Further comparative study resulted that the prediction coincidence rate of donor tooth extraction in the model group is statistically significant higher than that in no model group. This is a new function of the 3D model of donor teeth that we discover and summarize in ATT operation. This also suggests that we can continue to look for the role of the model in postoperative fixation and root canal therapy, and further explore the role of the model in preparing alveolar fossa during operation.

In the present study, the strengths of using 3D model provide dentists with further evidence for tooth extraction prediction and help general practitioners to improve pre-operative preparation of tooth extraction, so as to facilitate the subsequent transplantation surgery.

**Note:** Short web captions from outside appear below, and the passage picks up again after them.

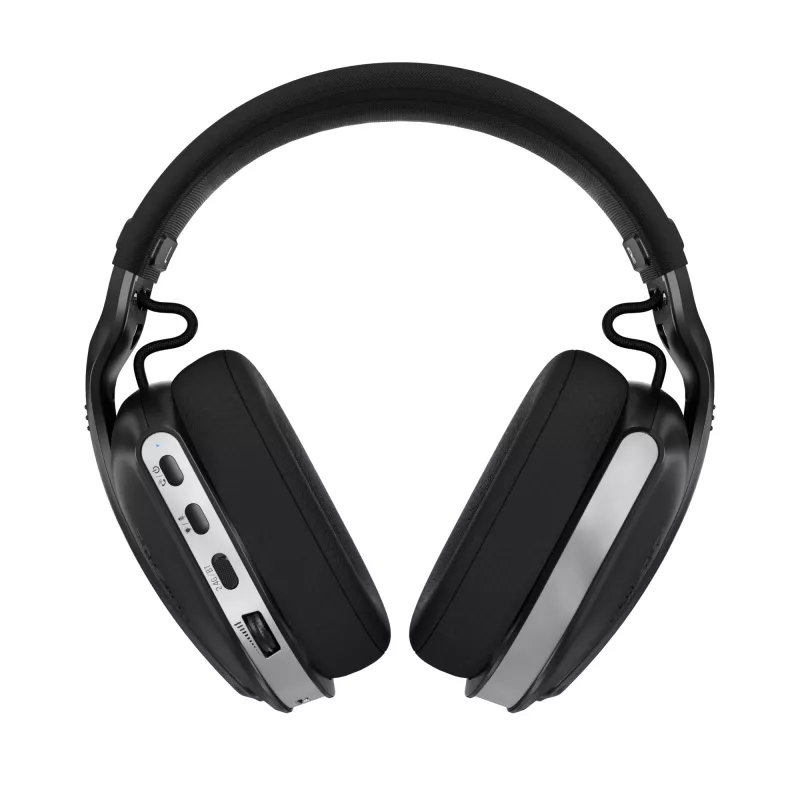 Oniverse Wireless Gaming Headset Polaris - Eclipse Czarny (Multiplatform)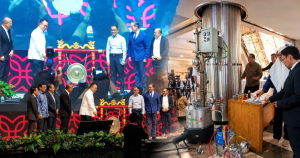 Energy Week 2026 Sukses Digelar, Tarik Antusiasme Besar Peserta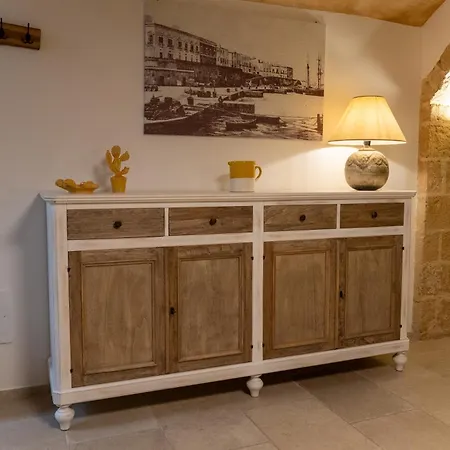 펜션 Casa Dogana *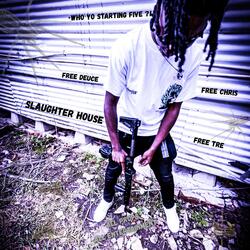 Slaughter house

However, there are also some limitations, such as the need for professionals to make the 3D model, the necessity for additional time to make model, and the increase in patient medical expenses.

Conclusion

The clinical application of 3D printing technology has been widely promoted. However, the application of 3D model before extraction of donor tooth in ATT has not been paid attention to. It should be further recognized that the accurate 3D model can help dentists to carry out preoperative prediction on extraction of donor tooth.